Mota-Engil quer pôr Cabinda no mapa mundial do cacau

01 May. 2022 Economia / Política

A Mota-Engil está a apostar na agricultura em Angola, desenvolvendo um projecto sustentável de produção de cacau em Cabinda, com o qual ambiciona levar aquela província aos lugares cimeiros da rota mundial do cacau.

Mota-Engil quer pôr Cabinda no mapa mundial do cacau

João Magalhães, o responsável do projecto desenvolvido pela Mamaland, fala com entusiasmo desta "semente" que está a ser plantada em Cabinda, enquanto atravessamos o que será o futuro campo clonal e as fazendas que irão receber o cacau num total de seis mil hectares.
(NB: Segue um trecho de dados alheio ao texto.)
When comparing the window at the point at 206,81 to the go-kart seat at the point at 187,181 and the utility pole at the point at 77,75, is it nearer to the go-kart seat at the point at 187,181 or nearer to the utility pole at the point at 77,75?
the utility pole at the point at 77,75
E explica como a Mamaland, conceito que a Mota-Engil desenvolveu e que privilegia a sustentabilidade e as populações, pretende gerar rendimento a nível local, com um mínimo de impacto para o ambiente.

"Para a Mamaland, a prosperidade é fundamental e tem de ser partilhada por todos, por isso queremos envolver as populações locais neste projecto que liga planeta, pessoas e prosperidade", disse à Lusa durante a visita.

O projecto, que está a ser desenvolvido na mesma província que viu nascer a então Mota e Companhia, em 1946, é também um regresso às origens agro-florestais da empresa que se tornou, entretanto, a maior construtora portuguesa em Africa

Ainda em fase inicial, os primeiros pés de cacau serão plantados no Centro de Desenvolvimento Clonal do Cacau, em Chiela, usando o material genético local numa versão melhorada por Ricardo Souza, especialista em cacau e director técnico do projecto.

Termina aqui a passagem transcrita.